The analyzer builds its CPG using tree-sitter, a fast incremental parsing library, via the Go binding go-tree-sitter. Tree-sitter produces a concrete syntax tree for each Go source file, which the builder then transforms into the CPG by resolving cross-file references and adding semantic edges.
Structure¶
graph TD
FILE["File Node"] --> FUNC["Function Node"]
FUNC --> PARAM["Parameter Nodes"]
FUNC --> CALL["Call Nodes"]
FUNC --> STRUCT["Struct Literal Nodes"]
FUNC -->|"EdgeCalls"| FUNC2["Called Function"]
PARAM -->|"EdgeDataFlow"| CALL
STRUCT -->|"EdgeContains"| FUNC
classDef node fill:#9b59b6,stroke:#8e44ad,color:#fff
class FILE,FUNC,PARAM,CALL,STRUCT,FUNC2 node
Node kinds¶
| Kind | Description |
|---|---|
File |
Source file |
Function |
Function or method declaration |
Parameter |
Function parameter with type |
Call |
Function call expression |
StructLiteral |
Composite literal (struct instantiation) |
Edge kinds¶
| Kind | Description |
|---|---|
EdgeCalls |
Function A calls function B |
EdgeAliases |
Type alias relationship |
EdgeContains |
Containment (file contains function, function contains literal) |
Properties¶
Each node carries:
- Name: Identifier
- File: Source file path
- Line: Line number
- Properties: Key-value metadata (e.g., parameter type, return type)
- Annotations: Domain-specific metadata added by annotators
Thread safety¶
The CPG implementation (pkg/graph/cpg.go) is thread-safe:
sync.RWMutexprotects all node and edge operations- Multiple annotators can read concurrently
- Write operations (adding nodes/edges) are serialized
Building the CPG¶
The CPG is built in two stages: parse, then assemble.
flowchart LR
SRC["*.go files"] --> TS["Tree-sitter\nParser"]

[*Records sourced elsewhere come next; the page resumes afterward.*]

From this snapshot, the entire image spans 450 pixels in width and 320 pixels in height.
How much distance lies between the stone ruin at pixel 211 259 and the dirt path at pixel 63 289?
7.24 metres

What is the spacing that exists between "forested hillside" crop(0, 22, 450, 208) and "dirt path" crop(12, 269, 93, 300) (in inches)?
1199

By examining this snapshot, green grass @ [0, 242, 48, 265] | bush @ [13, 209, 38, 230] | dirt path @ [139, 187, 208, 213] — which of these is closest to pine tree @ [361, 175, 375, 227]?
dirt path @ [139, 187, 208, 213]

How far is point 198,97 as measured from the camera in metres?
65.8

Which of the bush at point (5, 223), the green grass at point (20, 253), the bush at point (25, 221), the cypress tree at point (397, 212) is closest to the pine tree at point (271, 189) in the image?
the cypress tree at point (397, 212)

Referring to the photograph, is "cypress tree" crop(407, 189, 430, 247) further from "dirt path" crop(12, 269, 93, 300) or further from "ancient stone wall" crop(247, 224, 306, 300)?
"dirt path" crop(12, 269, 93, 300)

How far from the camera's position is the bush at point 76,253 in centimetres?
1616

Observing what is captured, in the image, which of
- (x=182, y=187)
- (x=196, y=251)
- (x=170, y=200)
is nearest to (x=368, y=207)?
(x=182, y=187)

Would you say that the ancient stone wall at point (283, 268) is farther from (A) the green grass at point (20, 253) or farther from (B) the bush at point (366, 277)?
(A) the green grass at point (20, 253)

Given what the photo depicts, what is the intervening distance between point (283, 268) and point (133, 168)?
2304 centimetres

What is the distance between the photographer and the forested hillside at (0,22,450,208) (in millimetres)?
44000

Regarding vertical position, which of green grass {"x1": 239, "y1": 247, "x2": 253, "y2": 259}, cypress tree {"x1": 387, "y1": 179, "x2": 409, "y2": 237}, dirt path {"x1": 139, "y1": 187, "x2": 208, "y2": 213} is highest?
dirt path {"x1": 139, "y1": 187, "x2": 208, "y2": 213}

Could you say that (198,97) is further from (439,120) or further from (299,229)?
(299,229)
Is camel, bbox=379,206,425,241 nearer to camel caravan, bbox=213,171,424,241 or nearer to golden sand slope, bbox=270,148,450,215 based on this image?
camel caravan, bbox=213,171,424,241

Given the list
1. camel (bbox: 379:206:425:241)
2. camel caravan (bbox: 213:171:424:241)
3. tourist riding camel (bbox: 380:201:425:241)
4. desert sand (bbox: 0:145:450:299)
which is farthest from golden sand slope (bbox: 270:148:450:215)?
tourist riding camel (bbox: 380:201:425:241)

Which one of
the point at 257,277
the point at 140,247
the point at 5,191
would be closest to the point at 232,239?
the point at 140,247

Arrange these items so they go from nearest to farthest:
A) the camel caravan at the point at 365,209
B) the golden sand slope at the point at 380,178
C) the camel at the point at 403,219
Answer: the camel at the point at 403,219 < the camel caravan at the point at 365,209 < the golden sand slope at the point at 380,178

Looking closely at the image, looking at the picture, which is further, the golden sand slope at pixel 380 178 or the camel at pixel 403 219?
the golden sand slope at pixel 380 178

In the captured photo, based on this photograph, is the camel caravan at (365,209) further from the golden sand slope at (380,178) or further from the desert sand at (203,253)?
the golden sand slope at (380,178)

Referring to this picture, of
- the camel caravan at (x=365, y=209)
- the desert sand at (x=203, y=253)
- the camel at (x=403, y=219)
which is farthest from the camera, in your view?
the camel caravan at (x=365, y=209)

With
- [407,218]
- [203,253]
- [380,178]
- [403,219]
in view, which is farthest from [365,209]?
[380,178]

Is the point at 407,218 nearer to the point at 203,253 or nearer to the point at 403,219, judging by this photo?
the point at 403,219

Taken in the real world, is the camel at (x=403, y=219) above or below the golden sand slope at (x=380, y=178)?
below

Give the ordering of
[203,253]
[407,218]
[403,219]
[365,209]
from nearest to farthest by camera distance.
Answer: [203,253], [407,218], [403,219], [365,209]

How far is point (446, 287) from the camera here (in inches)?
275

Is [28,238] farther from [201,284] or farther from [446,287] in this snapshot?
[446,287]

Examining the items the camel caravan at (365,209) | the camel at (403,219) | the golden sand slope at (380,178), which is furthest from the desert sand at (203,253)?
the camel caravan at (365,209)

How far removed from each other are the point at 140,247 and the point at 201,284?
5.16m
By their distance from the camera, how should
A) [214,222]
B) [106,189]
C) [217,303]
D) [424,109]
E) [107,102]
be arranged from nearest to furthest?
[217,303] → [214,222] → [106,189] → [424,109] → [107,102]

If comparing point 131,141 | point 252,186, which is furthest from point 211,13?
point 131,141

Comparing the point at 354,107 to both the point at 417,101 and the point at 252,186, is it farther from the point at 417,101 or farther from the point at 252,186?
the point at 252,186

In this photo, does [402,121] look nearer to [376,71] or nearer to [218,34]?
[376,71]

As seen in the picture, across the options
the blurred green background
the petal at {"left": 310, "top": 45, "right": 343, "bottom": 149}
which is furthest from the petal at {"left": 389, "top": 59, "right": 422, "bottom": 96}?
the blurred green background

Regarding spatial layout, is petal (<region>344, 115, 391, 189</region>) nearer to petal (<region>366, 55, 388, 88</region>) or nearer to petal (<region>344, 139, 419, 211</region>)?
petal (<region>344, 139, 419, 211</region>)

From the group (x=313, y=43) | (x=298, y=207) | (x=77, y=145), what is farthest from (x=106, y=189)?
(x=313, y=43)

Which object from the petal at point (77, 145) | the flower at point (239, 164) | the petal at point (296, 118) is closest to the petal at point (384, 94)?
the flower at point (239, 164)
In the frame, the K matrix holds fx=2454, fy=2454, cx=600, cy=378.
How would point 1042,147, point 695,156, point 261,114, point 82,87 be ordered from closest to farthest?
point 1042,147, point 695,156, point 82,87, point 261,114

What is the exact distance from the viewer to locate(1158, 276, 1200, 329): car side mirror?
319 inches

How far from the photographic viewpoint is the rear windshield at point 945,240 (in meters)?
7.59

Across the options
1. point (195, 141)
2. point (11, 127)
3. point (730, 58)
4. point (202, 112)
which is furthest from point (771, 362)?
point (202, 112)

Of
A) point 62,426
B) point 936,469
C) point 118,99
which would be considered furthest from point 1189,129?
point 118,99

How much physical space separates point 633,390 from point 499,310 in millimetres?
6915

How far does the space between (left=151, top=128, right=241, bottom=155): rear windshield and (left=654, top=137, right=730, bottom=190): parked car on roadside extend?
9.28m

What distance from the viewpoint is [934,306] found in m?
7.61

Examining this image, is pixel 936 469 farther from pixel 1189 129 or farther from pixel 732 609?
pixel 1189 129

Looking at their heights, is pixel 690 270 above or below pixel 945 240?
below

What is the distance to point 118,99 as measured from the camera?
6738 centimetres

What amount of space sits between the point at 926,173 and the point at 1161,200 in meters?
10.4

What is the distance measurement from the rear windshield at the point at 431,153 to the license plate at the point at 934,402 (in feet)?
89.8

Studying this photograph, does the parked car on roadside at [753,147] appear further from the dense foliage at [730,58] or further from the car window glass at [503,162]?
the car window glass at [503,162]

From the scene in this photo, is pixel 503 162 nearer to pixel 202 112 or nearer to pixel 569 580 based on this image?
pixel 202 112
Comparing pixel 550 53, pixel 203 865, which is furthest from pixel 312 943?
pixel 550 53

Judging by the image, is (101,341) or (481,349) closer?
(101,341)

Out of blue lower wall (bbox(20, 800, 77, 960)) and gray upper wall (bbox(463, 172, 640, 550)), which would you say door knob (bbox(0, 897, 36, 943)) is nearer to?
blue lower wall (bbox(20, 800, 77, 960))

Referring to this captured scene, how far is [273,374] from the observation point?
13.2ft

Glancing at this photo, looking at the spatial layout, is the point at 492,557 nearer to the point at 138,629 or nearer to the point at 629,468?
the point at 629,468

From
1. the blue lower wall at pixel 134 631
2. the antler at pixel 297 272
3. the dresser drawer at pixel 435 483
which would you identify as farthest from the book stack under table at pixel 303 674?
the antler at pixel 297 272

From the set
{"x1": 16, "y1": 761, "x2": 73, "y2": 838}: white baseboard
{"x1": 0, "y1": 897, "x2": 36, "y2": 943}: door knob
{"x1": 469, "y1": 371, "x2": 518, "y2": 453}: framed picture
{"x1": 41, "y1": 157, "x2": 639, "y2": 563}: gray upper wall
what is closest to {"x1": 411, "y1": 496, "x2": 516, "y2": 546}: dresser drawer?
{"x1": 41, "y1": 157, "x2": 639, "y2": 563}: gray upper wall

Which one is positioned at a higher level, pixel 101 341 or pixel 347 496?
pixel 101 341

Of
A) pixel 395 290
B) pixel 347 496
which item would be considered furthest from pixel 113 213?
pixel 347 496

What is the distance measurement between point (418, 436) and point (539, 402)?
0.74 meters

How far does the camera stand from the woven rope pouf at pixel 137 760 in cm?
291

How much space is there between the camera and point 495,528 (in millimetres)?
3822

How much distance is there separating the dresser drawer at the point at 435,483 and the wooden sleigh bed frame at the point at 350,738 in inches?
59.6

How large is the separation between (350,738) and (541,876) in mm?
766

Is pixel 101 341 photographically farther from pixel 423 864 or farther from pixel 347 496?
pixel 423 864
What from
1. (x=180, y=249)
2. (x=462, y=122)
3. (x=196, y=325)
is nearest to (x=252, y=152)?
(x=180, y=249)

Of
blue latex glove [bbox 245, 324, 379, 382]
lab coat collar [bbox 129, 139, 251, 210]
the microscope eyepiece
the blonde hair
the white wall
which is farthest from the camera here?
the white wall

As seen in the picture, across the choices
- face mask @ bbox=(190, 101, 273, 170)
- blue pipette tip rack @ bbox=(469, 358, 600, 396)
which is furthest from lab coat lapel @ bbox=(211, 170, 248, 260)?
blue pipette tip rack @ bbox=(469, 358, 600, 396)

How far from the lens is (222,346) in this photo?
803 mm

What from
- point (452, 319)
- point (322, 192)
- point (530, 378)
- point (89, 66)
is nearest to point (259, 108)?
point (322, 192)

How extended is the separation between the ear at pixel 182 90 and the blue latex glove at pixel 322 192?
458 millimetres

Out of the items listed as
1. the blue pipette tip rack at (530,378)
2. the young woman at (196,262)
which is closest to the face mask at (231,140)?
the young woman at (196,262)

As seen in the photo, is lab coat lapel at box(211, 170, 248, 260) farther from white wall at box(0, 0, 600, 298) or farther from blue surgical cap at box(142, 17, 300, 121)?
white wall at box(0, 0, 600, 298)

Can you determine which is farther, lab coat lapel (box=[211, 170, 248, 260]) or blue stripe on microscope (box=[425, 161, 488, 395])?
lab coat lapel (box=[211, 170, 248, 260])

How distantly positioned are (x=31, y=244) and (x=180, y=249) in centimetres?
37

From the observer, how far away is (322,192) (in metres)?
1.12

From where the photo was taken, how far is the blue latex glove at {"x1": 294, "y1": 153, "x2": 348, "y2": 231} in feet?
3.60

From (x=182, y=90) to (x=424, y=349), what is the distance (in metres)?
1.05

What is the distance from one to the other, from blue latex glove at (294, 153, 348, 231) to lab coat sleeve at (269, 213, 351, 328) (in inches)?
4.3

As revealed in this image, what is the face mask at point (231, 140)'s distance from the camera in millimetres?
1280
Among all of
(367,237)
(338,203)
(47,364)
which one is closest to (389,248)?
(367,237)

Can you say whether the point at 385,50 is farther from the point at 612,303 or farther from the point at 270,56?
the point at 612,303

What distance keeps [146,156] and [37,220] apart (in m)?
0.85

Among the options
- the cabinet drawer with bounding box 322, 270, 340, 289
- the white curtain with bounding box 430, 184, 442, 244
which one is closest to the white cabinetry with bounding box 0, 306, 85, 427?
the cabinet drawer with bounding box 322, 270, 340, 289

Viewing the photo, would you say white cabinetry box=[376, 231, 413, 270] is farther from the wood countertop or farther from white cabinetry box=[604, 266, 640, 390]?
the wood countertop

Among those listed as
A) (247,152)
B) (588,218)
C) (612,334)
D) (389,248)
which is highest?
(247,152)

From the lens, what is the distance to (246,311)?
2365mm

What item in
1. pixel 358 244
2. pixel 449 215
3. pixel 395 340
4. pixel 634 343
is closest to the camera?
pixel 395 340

TS --> AST["Syntax Trees\n(per file)"]
AST --> EXT["Extractor\n(functions, calls,\nparams, literals)"]
EXT --> PR["ParseResult"]
PR --> BUILD["Builder\n(cross-file\nresolution)"]
BUILD --> CPG["Code Property\nGraph"]
classDef parse fill:#3498db,stroke:#2980b9,color:#fff
classDef build fill:#2ecc71,stroke:#27ae60,color:#fff
class TS,AST,EXT,PR parse
class BUILD build
-
Parser (
pkg/parser/go_parser.go): Tree-sitter parses each.gofile into a syntax tree, then the parser walks the tree extracting:- Function declarations with parameters and return types
- Function call expressions with arguments (including detecting sensitive sinks like
exec.Command,sql.Query) - Composite literals (struct instantiation with field values)
- Switch/case statements (used for detecting unhandled CRD versions)
-
Builder (
pkg/builder/builder.go): Assembles per-file parse results into the unified CPG:- Creates nodes for each function, parameter, call, literal
- Creates edges (calls, contains, aliases)
- Resolves cross-file references (function A in file X calls function B in file Y)
Architecture enrichment¶
When --with-arch is provided, the CPG gains an ArchData sidecar:
type CPG struct {
nodes map[string]*Node
edges map[string][]*Edge
ArchData *arch.ArchitectureData // Optional
}
Architecture data enables queries that cross-reference code against extracted architecture:
- CGA-U01: Compare CRD version references in code against extracted CRD schemas
- Architecture-aware taint analysis: Follow data through known API boundaries
- Finding enrichment: Add
ArchRefto findings linking code to architecture components
Query execution¶
Queries traverse the CPG looking for patterns:
flowchart LR
QUERY["Query\n(e.g., CGA-004)"] --> WALK["Walk nodes\nmatching criteria"]
WALK --> CHECK["Check annotations\nand properties"]
CHECK --> EMIT["Emit finding\nwith file:line"]
classDef query fill:#e74c3c,stroke:#c0392b,color:#fff
class QUERY,WALK,CHECK query
The query engine (pkg/query/engine.go) provides:
RunDomain(domain): Execute all queries for a domain- Results grouped by domain with deduplication
- Per-domain SARIF output support
Taint analysis¶
Taint analysis (pkg/query/taint.go) traces data flow from sources to sinks:
- Sources: Functions that introduce untrusted data (HTTP request params, env vars, user input)
- Propagators: Functions that pass data through (assignments, returns, function calls)
- Sinks: Functions that perform sensitive operations (SQL queries, command execution, file writes)
A taint finding is emitted when data flows from a source to a sink without passing through a sanitizer.